◆ Page text
══════════
Right to SilenceIt cannot be emphasized enough that in the United States, a person gives up Fourth and Fifth Amendment rights the moment they begin cooperating with police in any way prior to arrest. These rights technically cannot be reclaimed after an arrest has been made and Miranda rights have been read. this is true because police do not have to advise a person of his/her rights until after he/she incriminates themselves and/or are arrested. In other words, if the person cooperates prior to being arrested, then they have surrendered most of the rights of which the police are advising that arrestee when they are reading them their Miranda rights.

Here is an excerpt from Wikipedia about protecting your right’s that helps to illustrate this point:

 “In the U.S., the only way for one to protect one’s rights fully is to refuse answering any questions beyond giving one’s name and identifying papers if requested and to refuse giving consent to anything (such as a search) prior to one’s arrest. Law enforcement officials in the United States rely heavily upon the subtle intimidation of their position and power and the ignorance of citizens to their rights in order to make people incriminate themselves. Police do not have to tell civilians the truth on any subject. They can make any promises and claims they like in order to induce a person to incriminate herself or himself or to allow the police to perform a search, and police are not bound by anything they promise to suspects or witnesses (i.e. promises of aid or protection).United States citizens must know their rights in order to avoid losing them by inadvertently giving them away.” – Taken from: Wikipedia “Right to Silence”

In other words the rights guaranteed by the Fourth and Fifth Amendment are not automatically invoked by the accused. In fact the opposite is true. If a person does not actively invoke their rights then their rights are automatically surrendered. This is why it is imperative that anyone who is arrested or accused of a crime should exercise their right to remain silent! Thankfully, not answering any questions asked by the police is not considered incriminating in and of itself in the U.S. legal system. Therefore, a person who finds themselves arrested and/or accused of a crime in the U.S. should answer any police questions with a polite request for an attorney. When interrogated simply and politely say “I would like to speak with a lawyer” and contact a criminal defense attorney as soon as it is possible.
══════════
Stored entries:
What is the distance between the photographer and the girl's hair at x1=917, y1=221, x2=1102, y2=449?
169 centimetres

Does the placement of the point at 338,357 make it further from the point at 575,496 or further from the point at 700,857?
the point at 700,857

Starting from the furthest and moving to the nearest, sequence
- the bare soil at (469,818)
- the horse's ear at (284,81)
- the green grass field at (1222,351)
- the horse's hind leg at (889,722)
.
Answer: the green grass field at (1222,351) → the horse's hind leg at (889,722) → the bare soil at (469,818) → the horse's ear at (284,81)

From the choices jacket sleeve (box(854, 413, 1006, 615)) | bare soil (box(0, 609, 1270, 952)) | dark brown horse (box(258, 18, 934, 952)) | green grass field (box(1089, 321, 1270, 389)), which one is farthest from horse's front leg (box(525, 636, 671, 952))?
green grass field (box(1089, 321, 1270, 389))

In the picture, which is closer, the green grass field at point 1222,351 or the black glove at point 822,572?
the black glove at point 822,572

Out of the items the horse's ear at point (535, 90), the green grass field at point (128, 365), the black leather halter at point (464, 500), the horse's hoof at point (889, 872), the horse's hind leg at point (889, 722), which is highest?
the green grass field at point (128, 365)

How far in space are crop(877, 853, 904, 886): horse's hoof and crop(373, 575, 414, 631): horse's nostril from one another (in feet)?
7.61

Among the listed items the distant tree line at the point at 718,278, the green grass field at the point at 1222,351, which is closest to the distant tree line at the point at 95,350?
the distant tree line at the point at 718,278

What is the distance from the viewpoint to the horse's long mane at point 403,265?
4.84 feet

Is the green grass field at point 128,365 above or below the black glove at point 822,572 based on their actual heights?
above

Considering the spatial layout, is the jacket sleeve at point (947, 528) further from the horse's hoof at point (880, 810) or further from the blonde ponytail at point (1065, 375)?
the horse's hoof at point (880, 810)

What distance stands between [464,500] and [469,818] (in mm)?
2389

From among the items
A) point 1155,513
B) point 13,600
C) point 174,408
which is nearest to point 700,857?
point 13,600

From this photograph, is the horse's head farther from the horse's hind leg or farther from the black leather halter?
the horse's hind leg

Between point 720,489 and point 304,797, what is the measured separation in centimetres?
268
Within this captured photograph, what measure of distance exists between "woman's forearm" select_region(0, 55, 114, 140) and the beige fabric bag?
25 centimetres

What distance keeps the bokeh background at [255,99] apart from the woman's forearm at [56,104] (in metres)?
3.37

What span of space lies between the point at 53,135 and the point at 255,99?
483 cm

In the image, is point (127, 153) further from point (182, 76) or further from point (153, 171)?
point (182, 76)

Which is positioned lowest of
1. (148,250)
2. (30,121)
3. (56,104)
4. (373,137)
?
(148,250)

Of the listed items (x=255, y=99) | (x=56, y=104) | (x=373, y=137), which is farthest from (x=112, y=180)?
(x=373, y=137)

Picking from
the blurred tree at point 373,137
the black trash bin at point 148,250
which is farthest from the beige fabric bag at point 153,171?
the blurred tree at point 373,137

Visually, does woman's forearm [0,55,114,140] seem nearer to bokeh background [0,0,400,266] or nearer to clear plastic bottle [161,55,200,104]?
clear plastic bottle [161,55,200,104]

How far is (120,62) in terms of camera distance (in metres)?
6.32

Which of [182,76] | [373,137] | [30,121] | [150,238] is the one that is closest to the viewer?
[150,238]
══════════
◆ Exercise aim
Summarize the right-to-silence text in two sentences.

◆ Written answer
In the U.S., a person gives up Fourth and Fifth Amendment rights by cooperating with police before arrest, because those rights are not invoked automatically and police need not advise anyone of them until after that person incriminates themselves or is arrested. Quoting Wikipedia on how police may use intimidation and make any promises or claims they like, the text urges anyone arrested or accused to stay silent, which is not incriminating in itself, and to politely ask to speak with a lawyer.